Convolutional Neural Networks

Recent advancements in Computer Vision started a new era of Neural Networks research, shaping what is nowadays being called Deep Learning. Deep neural networks have improved the state of the art results of many computerized tasks such as image classification, reinforcement learning and text sentiment analysis. Regarding Computer Vision, at the heart of most advancements over the past 5 years lies a neural network architecture called a Convolutional Neural Network (CNN). CNNs leverage one of the most traditional procedures in Digital Image Processing, a convolution operation, to map objects from the image domain to probabilities that can then be associated to categories.

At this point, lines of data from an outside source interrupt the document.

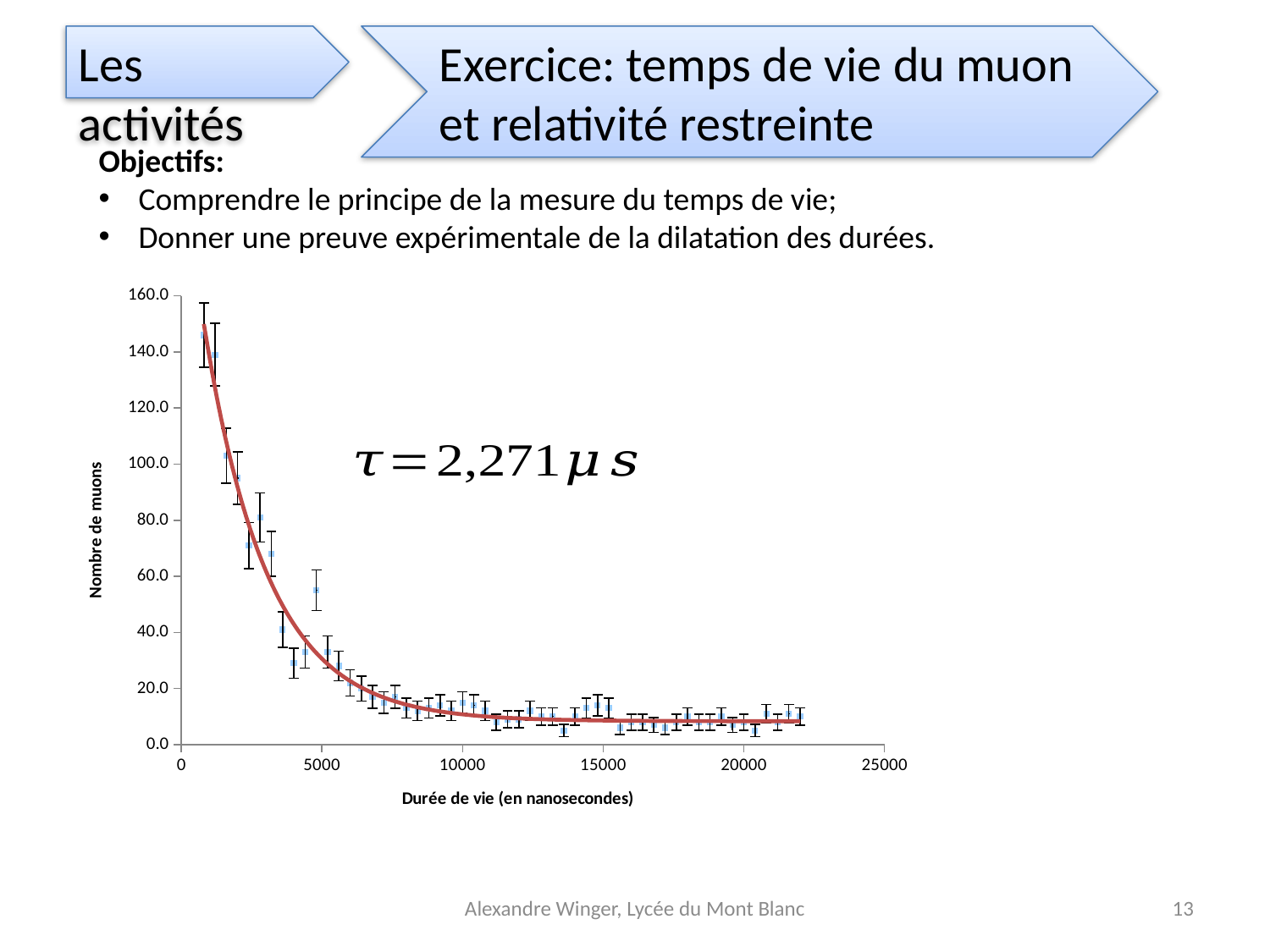
What is the title of the x axis of the chart? Durée de vie (en nanosecondes) Is the number of muons at about 10000 ns greater or less than 40? less Is the number of muons at about 20000 ns greater or less than 20? less What is the title of the y axis of the chart? Nombre de muons Is the number of muons at about 2000 ns greater or less than 80? greater What is the highest value shown on the y axis of the chart? 160.0 Do the values of 'Nombre de muons' rise or fall as 'Durée de vie' increases along the x axis? fall Which has more muons: the data point near 1000 ns or the data point near 15000 ns? the data point near 1000 ns What kind of chart is shown on the slide? scatter plot with error bars and a fitted curve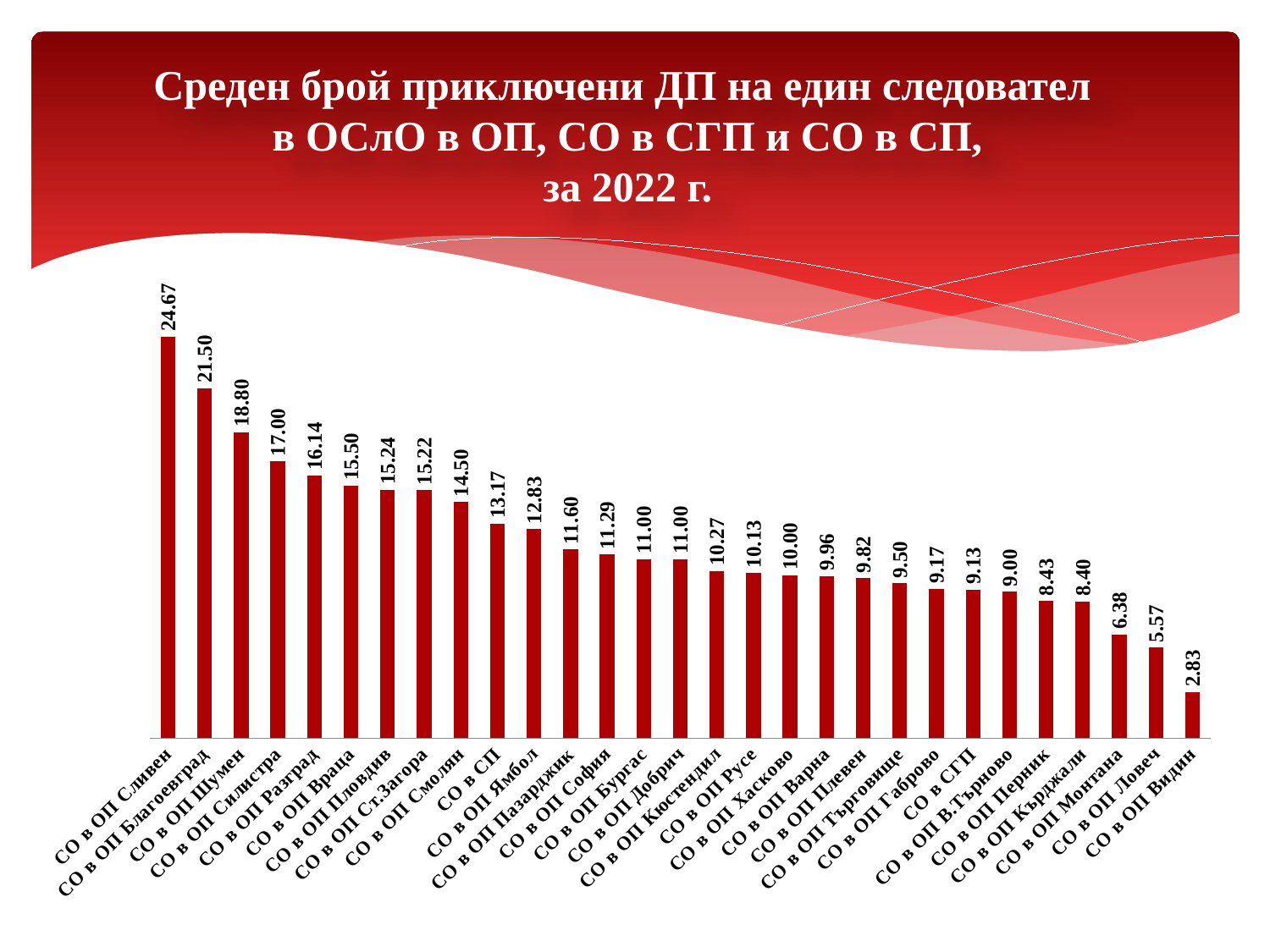
What is the value for СО в СГП? 9.13 Do the values rise or fall from left to right along the x axis? Fall What is the value for СО в ОП Кюстендил? 10.27 Which category has the lowest value? СО в ОП Видин What kind of chart is shown on the slide? Bar chart What is the value for СО в ОП Сливен? 24.67 What is the value for СО в СП? 13.17 What is the difference between the values for СО в ОП Сливен and СО в ОП Благоевград? 3.17 Which is larger, the value for СО в ОП Шумен or the value for СО в ОП Ямбол? СО в ОП Шумен What is the difference between the values for СО в ОП Монтана and СО в ОП Видин? 3.55 Which category has the highest value? СО в ОП Сливен How many categories are shown in the chart? 29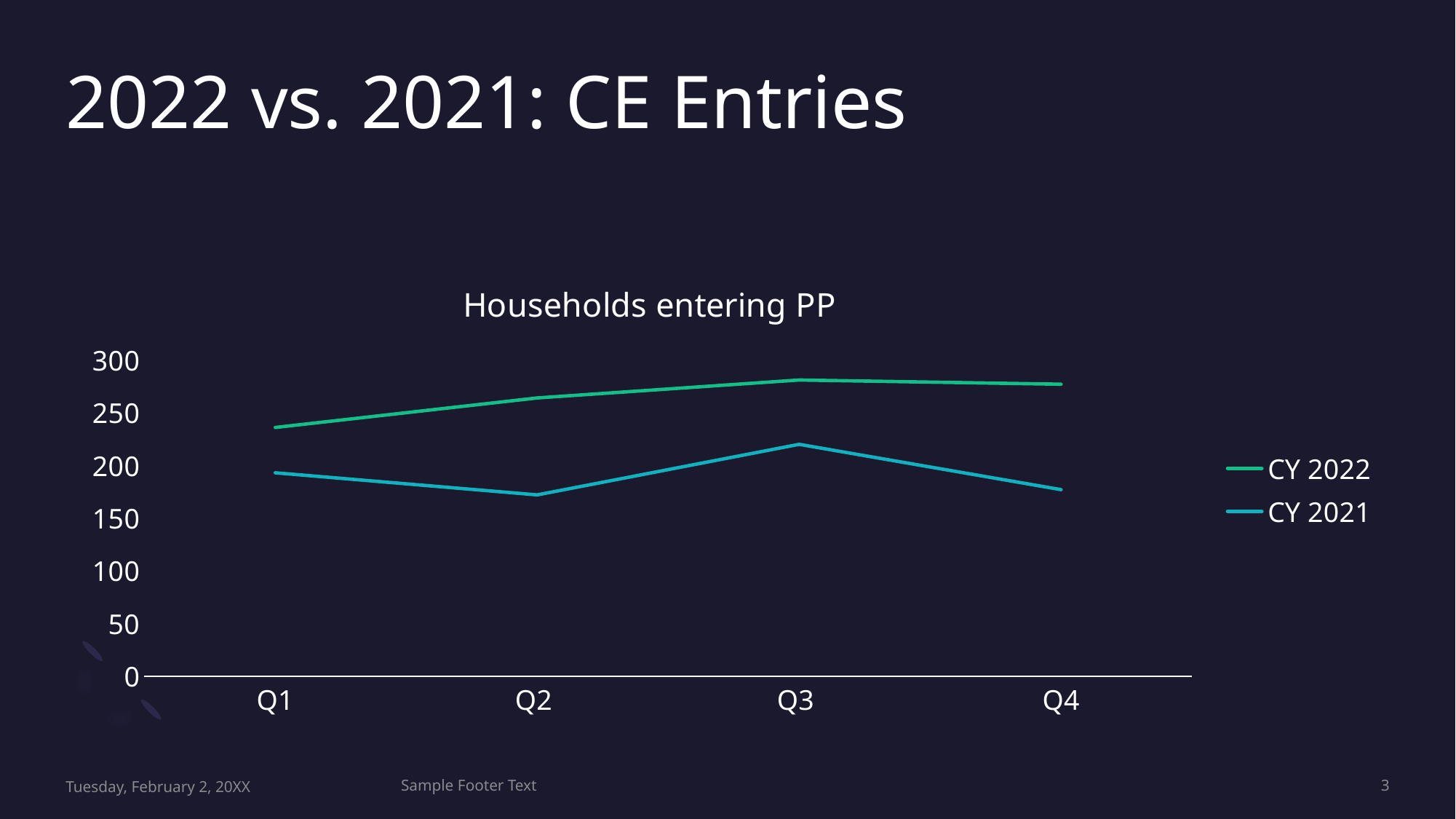
In which quarter does the CY 2021 line reach its highest value? Q3 How many series does the legend list? 2 Is the CY 2022 value for Q2 greater or less than 250? greater Which series has the larger value in Q4, CY 2022 or CY 2021? CY 2022 Is the CY 2022 value for Q3 greater or less than 300? less Is the CY 2021 value for Q3 greater or less than 200? greater What is the title of the chart? Households entering PP What kind of chart is shown on the slide? line chart In which quarter does the CY 2022 line have its lowest value? Q1 How many quarters are plotted along the x axis? 4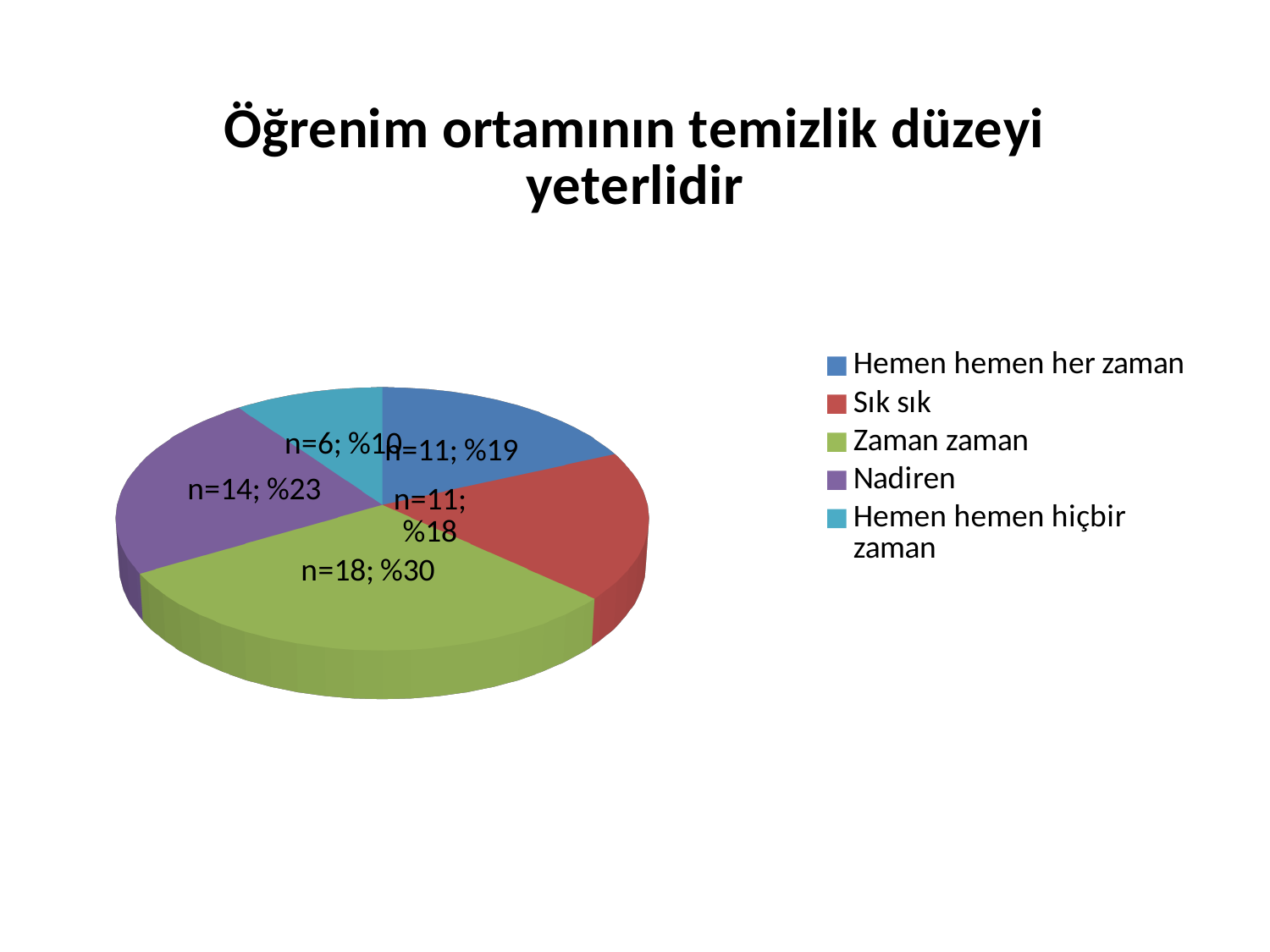
Which category has the largest slice? Zaman zaman What is the data label for the 'Zaman zaman' slice? n=18; %30 What is the title of the chart? Öğrenim ortamının temizlik düzeyi yeterlidir What percentage share does 'Hemen hemen her zaman' have? %19 What percentage share does 'Sık sık' have? %18 How many slices does the pie chart have? 5 Which category has the smallest slice? Hemen hemen hiçbir zaman What kind of chart is shown on the slide? pie chart What is the difference in n between 'Zaman zaman' and 'Nadiren'? 4 How many entries does the legend list? 5 What is the n value for 'Hemen hemen hiçbir zaman'? n=6 What is the data label for the 'Nadiren' slice? n=14; %23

Three common tasks related to CNNs are i) image classification, ii) object detection and iii) image segmentation. The first concerns the problem of associating tags ("cat", "dog", etc) to whole images. Object detection involves the identification of relevant objects in a given image (this image contains two dogs, one cat and a person). Image segmentation, arguably the hardest task among the three, entails the classification of every pixel in the image among a pre-defined set of classes. An example of image segmentation using the U-Net architecture can be seen below (actually a video segmentation):

At INAG we are usually concerned with tasks ii) and iii). Particularly, the segmentation of the objects in an image allows the analysis of important characteristics such as their shape and texture, which can reveal interesting insights about the objects contained in the image.

Some useful code for training CNNs can be obtained in the following github repository: https://github.com/chcomin/torchtrainer

As a side note, we are currently also interested in Graph Neural Networks (a subfield of Geometric Deep Learning), which allows the classification of objects that besides having a set of properties are also interrelated (e.g., classifying people tastes while also taking into account their friends tastes).